# What needs to be done
Please edit the lines from the one containing "Answer in <instances>...</instances>." through the one containing "173H243V183H245V191L249 193V154L245 156L243", replacing "mask_h" with "mask_height" and leaving everything else unchanged. Return only those lines.

# Data supplied

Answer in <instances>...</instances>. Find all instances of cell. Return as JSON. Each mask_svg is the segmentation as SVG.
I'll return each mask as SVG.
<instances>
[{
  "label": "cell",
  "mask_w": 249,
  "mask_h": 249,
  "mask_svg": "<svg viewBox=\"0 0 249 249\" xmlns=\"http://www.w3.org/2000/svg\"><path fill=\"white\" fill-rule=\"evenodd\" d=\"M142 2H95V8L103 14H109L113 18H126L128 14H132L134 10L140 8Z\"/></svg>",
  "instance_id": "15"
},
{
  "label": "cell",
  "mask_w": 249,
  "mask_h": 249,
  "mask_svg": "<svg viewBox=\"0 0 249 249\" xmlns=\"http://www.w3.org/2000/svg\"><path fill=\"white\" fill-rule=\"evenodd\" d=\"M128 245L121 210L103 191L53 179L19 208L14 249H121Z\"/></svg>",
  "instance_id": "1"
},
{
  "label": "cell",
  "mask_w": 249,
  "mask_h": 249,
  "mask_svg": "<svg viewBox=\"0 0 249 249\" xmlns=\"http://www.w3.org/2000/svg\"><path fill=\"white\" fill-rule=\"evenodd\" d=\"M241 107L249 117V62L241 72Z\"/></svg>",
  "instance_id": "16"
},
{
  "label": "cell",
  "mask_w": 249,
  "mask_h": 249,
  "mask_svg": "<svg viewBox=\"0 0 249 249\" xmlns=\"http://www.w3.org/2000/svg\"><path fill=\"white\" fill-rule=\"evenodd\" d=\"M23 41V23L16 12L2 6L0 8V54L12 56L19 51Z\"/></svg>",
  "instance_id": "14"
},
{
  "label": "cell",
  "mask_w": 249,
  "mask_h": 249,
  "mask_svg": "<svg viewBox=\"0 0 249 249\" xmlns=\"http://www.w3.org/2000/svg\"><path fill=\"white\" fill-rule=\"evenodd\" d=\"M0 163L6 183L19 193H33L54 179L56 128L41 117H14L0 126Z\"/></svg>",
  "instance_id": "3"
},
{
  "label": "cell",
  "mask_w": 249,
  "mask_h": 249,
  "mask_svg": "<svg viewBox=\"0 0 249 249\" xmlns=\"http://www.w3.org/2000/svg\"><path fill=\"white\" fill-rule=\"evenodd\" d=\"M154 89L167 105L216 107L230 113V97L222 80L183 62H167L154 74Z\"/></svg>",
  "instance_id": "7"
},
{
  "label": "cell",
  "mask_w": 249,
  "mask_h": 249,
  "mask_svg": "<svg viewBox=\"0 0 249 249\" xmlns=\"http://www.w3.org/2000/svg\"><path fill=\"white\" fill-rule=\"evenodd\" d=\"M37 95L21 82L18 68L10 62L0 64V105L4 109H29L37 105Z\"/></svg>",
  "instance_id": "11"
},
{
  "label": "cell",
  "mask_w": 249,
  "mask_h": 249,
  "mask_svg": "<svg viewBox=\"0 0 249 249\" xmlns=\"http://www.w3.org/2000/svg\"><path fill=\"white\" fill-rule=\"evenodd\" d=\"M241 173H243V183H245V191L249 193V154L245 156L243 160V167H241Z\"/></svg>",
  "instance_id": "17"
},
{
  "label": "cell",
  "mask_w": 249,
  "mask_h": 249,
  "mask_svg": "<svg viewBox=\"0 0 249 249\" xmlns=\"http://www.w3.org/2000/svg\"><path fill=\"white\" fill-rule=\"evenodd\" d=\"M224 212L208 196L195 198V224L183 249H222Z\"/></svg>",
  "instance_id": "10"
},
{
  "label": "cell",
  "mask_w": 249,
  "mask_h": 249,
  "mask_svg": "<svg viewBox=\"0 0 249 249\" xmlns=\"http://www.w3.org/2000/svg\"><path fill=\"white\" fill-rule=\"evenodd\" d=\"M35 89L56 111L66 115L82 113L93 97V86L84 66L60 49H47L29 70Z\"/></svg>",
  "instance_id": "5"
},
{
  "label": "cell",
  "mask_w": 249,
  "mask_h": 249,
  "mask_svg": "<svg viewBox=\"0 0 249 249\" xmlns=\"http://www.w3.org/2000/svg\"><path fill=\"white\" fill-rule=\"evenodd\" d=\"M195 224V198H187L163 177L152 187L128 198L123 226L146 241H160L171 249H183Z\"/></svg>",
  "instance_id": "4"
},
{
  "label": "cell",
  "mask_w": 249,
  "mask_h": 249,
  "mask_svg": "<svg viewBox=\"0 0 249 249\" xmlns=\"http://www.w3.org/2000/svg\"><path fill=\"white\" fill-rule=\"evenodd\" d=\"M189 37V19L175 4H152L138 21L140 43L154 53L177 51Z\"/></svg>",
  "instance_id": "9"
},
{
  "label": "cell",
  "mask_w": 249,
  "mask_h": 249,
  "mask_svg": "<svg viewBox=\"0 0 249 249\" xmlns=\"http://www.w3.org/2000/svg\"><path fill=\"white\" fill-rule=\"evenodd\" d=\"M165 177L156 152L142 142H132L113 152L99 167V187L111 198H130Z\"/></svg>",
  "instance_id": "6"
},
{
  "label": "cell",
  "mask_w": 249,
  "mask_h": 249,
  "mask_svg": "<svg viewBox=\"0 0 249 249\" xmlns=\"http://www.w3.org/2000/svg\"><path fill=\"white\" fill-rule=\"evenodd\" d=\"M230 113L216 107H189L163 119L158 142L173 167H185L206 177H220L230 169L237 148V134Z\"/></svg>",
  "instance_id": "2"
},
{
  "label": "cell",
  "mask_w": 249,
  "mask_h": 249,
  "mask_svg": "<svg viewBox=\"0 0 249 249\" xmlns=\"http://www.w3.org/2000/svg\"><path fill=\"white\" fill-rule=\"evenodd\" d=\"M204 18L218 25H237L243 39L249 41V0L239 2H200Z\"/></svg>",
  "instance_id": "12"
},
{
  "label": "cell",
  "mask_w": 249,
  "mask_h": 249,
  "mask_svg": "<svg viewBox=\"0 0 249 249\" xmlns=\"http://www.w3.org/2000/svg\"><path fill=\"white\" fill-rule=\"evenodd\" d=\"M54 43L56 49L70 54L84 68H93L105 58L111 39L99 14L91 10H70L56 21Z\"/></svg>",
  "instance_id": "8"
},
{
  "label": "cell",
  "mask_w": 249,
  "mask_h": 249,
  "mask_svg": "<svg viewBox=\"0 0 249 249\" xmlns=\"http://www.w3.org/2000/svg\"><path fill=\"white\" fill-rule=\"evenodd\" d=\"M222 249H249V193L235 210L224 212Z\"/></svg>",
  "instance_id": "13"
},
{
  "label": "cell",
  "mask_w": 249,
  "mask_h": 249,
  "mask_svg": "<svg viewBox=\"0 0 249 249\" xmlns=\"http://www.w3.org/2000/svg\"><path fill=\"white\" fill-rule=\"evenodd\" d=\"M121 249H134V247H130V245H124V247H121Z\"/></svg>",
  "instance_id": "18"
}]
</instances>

---

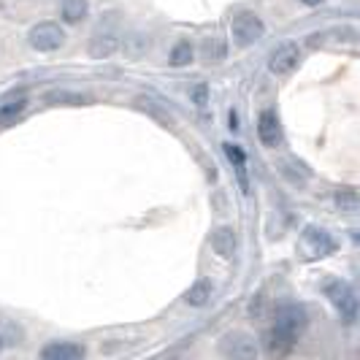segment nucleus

---

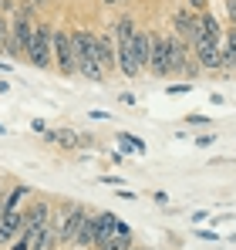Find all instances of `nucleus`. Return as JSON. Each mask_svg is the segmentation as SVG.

# Solution to the problem
Answer in <instances>...</instances>. Find all instances of cell. Return as JSON. Each mask_svg is the segmentation as SVG.
I'll return each mask as SVG.
<instances>
[{
  "label": "cell",
  "mask_w": 249,
  "mask_height": 249,
  "mask_svg": "<svg viewBox=\"0 0 249 249\" xmlns=\"http://www.w3.org/2000/svg\"><path fill=\"white\" fill-rule=\"evenodd\" d=\"M142 2H95V8L103 14H109L113 18H126L128 14H132L134 10L140 8Z\"/></svg>",
  "instance_id": "15"
},
{
  "label": "cell",
  "mask_w": 249,
  "mask_height": 249,
  "mask_svg": "<svg viewBox=\"0 0 249 249\" xmlns=\"http://www.w3.org/2000/svg\"><path fill=\"white\" fill-rule=\"evenodd\" d=\"M128 245L121 210L103 191L53 179L19 208L14 249H121Z\"/></svg>",
  "instance_id": "1"
},
{
  "label": "cell",
  "mask_w": 249,
  "mask_height": 249,
  "mask_svg": "<svg viewBox=\"0 0 249 249\" xmlns=\"http://www.w3.org/2000/svg\"><path fill=\"white\" fill-rule=\"evenodd\" d=\"M241 107L249 117V62L241 72Z\"/></svg>",
  "instance_id": "16"
},
{
  "label": "cell",
  "mask_w": 249,
  "mask_height": 249,
  "mask_svg": "<svg viewBox=\"0 0 249 249\" xmlns=\"http://www.w3.org/2000/svg\"><path fill=\"white\" fill-rule=\"evenodd\" d=\"M23 41V23L16 12L2 6L0 8V54L12 56L19 51Z\"/></svg>",
  "instance_id": "14"
},
{
  "label": "cell",
  "mask_w": 249,
  "mask_height": 249,
  "mask_svg": "<svg viewBox=\"0 0 249 249\" xmlns=\"http://www.w3.org/2000/svg\"><path fill=\"white\" fill-rule=\"evenodd\" d=\"M0 163L6 183L19 193H33L54 179L56 128L41 117H14L0 126Z\"/></svg>",
  "instance_id": "3"
},
{
  "label": "cell",
  "mask_w": 249,
  "mask_height": 249,
  "mask_svg": "<svg viewBox=\"0 0 249 249\" xmlns=\"http://www.w3.org/2000/svg\"><path fill=\"white\" fill-rule=\"evenodd\" d=\"M154 89L167 105L216 107L230 113V97L222 80L183 62H167L154 74Z\"/></svg>",
  "instance_id": "7"
},
{
  "label": "cell",
  "mask_w": 249,
  "mask_height": 249,
  "mask_svg": "<svg viewBox=\"0 0 249 249\" xmlns=\"http://www.w3.org/2000/svg\"><path fill=\"white\" fill-rule=\"evenodd\" d=\"M37 95L21 82L18 68L10 62L0 64V105L4 109H29L37 105Z\"/></svg>",
  "instance_id": "11"
},
{
  "label": "cell",
  "mask_w": 249,
  "mask_height": 249,
  "mask_svg": "<svg viewBox=\"0 0 249 249\" xmlns=\"http://www.w3.org/2000/svg\"><path fill=\"white\" fill-rule=\"evenodd\" d=\"M241 173H243V183H245V191L249 193V154L245 156L243 160V167H241Z\"/></svg>",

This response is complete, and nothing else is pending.